Directions:
Reproduce the passage about Newt Gingrich's health care stances word for word, from "There are several" up to and including "little ill effect.".

[Selected excerpt Boundary: Start]

Czars of the substanceless talking point. (Phelan Ebenhack & Chris Keane/Reuters)
There are several lessons that can be taken from
this Politico article on Newt Gingrich's "evolving" health care stances. You could use it as example of just how far right the Republican party has gone, when compared to their own stances in the Reagan and Clinton eras. You could use it to demonstrate, then, that any Republican of those past eras, no matter how batshit right they positioned themselves during the time, would stand no chance against the cultists of the party today. You could also use it as case study in how rhetoric and substance have little to do with each other, and how politicians can quite readily say one thing and do another, over and over, all the time, and to little ill effect.

[Selected excerpt Boundary: End]
[Records supplied Boundary: Start]

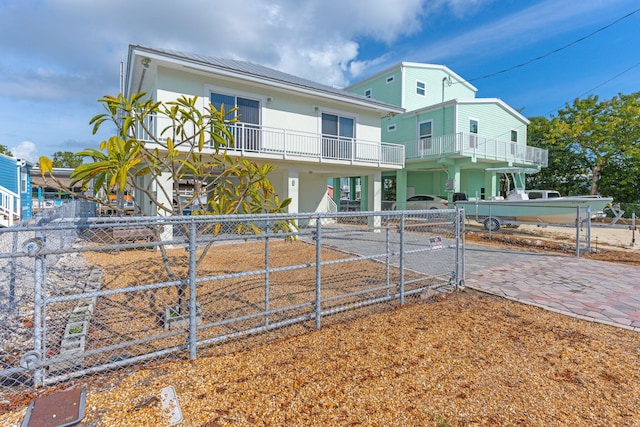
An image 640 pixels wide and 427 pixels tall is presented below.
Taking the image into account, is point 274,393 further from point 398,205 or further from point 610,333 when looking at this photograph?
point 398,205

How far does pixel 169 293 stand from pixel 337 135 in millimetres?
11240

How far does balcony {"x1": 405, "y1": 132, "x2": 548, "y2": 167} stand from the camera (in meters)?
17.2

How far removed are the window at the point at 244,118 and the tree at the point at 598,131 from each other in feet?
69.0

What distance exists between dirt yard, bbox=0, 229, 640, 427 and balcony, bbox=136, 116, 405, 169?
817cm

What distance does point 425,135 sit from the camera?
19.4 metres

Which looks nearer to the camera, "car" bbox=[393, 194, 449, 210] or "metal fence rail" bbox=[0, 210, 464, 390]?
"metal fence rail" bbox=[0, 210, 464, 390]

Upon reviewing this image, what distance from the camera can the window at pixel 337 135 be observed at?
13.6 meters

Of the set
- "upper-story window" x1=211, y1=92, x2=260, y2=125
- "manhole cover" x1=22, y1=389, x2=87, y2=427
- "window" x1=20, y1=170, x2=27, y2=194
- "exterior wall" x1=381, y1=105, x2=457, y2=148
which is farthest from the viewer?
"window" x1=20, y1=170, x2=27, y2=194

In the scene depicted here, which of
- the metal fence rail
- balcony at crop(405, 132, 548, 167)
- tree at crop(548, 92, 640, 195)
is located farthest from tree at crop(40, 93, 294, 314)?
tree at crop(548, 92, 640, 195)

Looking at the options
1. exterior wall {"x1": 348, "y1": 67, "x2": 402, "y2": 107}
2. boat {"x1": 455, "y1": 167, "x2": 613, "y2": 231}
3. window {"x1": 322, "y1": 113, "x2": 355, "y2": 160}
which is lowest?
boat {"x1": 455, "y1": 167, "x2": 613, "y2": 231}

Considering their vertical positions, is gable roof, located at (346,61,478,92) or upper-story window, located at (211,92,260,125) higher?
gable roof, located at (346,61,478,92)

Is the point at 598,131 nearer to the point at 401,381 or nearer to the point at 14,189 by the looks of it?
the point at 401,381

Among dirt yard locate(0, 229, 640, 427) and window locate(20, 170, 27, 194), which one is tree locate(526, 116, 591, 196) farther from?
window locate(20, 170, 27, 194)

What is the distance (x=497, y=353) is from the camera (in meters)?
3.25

[Records supplied Boundary: End]

Solution to this problem:
There are several lessons that can be taken from
this Politico article on Newt Gingrich's "evolving" health care stances. You could use it as example of just how far right the Republican party has gone, when compared to their own stances in the Reagan and Clinton eras. You could use it to demonstrate, then, that any Republican of those past eras, no matter how batshit right they positioned themselves during the time, would stand no chance against the cultists of the party today. You could also use it as case study in how rhetoric and substance have little to do with each other, and how politicians can quite readily say one thing and do another, over and over, all the time, and to little ill effect.